**To do**
Write out the material again exactly, please, and omit the pictures.

**Extracted records**
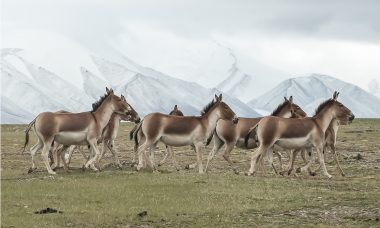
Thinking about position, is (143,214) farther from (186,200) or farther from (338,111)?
(338,111)

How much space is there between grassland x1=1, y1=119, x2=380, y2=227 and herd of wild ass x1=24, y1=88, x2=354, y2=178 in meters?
1.67

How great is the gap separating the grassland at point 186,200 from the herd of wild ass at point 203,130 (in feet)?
5.48

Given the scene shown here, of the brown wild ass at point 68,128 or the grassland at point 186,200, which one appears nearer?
the grassland at point 186,200

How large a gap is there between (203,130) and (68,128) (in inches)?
264

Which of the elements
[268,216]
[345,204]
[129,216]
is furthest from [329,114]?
[129,216]

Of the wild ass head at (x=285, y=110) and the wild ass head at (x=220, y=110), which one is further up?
the wild ass head at (x=285, y=110)

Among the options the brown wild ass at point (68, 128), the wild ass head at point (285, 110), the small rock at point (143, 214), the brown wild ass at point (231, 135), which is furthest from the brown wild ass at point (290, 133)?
the small rock at point (143, 214)

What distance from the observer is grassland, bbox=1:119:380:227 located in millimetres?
11900

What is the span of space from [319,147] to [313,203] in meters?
7.33

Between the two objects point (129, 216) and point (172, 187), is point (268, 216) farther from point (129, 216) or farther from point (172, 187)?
point (172, 187)

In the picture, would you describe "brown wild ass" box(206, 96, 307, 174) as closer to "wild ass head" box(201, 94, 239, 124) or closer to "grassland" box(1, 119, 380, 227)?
"wild ass head" box(201, 94, 239, 124)

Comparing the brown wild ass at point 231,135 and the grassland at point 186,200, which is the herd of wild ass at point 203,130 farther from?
the grassland at point 186,200

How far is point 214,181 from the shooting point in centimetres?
1833

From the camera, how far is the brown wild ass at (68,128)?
2044cm
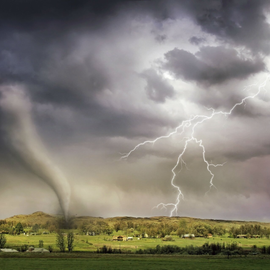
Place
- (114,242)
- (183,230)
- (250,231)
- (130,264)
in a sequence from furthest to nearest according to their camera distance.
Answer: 1. (250,231)
2. (183,230)
3. (114,242)
4. (130,264)

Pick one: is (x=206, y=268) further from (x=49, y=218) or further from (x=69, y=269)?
(x=49, y=218)

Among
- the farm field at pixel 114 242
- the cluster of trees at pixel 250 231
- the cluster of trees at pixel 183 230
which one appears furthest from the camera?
the cluster of trees at pixel 250 231

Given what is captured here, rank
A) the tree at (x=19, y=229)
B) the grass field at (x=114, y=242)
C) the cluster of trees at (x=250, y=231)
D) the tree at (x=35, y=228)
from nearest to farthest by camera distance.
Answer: the grass field at (x=114, y=242)
the cluster of trees at (x=250, y=231)
the tree at (x=35, y=228)
the tree at (x=19, y=229)

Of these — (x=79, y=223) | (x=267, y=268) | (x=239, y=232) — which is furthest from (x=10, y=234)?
(x=267, y=268)

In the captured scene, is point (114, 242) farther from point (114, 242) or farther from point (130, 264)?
point (130, 264)

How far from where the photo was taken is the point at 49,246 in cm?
12962

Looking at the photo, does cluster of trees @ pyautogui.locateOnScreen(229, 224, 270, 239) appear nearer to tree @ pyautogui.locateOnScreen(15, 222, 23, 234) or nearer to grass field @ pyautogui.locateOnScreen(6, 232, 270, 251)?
grass field @ pyautogui.locateOnScreen(6, 232, 270, 251)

**Response to this exercise**
Thinking about position, is (143,214) farther from (186,200) or farther from (338,111)?
(338,111)

How much space is there between grassland x1=1, y1=119, x2=380, y2=227 and herd of wild ass x1=24, y1=88, x2=354, y2=178 in meters?
1.67

How great is the gap separating the grassland at point 186,200 from the herd of wild ass at point 203,130 (in feet)?
5.48

Given the scene shown here, of the brown wild ass at point 68,128 or the grassland at point 186,200, which one appears nearer?
the grassland at point 186,200

How large a gap is there between (203,130) and (68,128) (in inches)?
264

Which of the elements
[268,216]
[345,204]
[129,216]
is furthest from [329,114]?
[129,216]

Of the wild ass head at (x=285, y=110) and the wild ass head at (x=220, y=110), which one is further up?
the wild ass head at (x=285, y=110)

Among the options the brown wild ass at point (68, 128), the wild ass head at point (285, 110), the small rock at point (143, 214), the brown wild ass at point (231, 135), which is furthest from the brown wild ass at point (290, 133)?
the small rock at point (143, 214)

What distance from the observer is grassland, bbox=1:119:380:227 located in millimetres?
11900

What is the span of space from [319,147] to [313,203] in meters?
7.33

Between the two objects point (129, 216) and point (172, 187), is point (268, 216) farther from point (129, 216) or farther from point (172, 187)?
point (172, 187)

In the picture, would you describe "brown wild ass" box(206, 96, 307, 174) as closer to "wild ass head" box(201, 94, 239, 124) or closer to "grassland" box(1, 119, 380, 227)?
"wild ass head" box(201, 94, 239, 124)

Comparing the brown wild ass at point 231,135 and the grassland at point 186,200, which is the herd of wild ass at point 203,130 farther from?
the grassland at point 186,200

How far is point 214,181 from the shooting point in centimetres?
1833

From the camera, how far is the brown wild ass at (68,128)?
2044cm
Place
- (114,242)
- (183,230)
- (250,231)
- (130,264)
in a sequence from furthest to nearest according to their camera distance.
Answer: 1. (250,231)
2. (183,230)
3. (114,242)
4. (130,264)

Pick one: is (x=206, y=268) further from (x=49, y=218) or further from (x=69, y=269)?
(x=49, y=218)

Among
- the farm field at pixel 114 242
- the cluster of trees at pixel 250 231
- the cluster of trees at pixel 183 230
which one appears furthest from the camera?
the cluster of trees at pixel 250 231

Given what is captured here, rank
A) the tree at (x=19, y=229)
B) the grass field at (x=114, y=242)
C) the cluster of trees at (x=250, y=231)
D) the tree at (x=35, y=228)
from nearest to farthest by camera distance.
Answer: the grass field at (x=114, y=242)
the cluster of trees at (x=250, y=231)
the tree at (x=35, y=228)
the tree at (x=19, y=229)

Of these — (x=79, y=223) | (x=267, y=268) | (x=239, y=232) — which is furthest from (x=10, y=234)?
(x=267, y=268)

In the captured scene, is point (114, 242) farther from point (114, 242) or farther from point (130, 264)?
point (130, 264)

How far from where the photo was taken is the point at 49,246 in cm?
12962

Looking at the photo, does cluster of trees @ pyautogui.locateOnScreen(229, 224, 270, 239) appear nearer to tree @ pyautogui.locateOnScreen(15, 222, 23, 234) or nearer to grass field @ pyautogui.locateOnScreen(6, 232, 270, 251)?
grass field @ pyautogui.locateOnScreen(6, 232, 270, 251)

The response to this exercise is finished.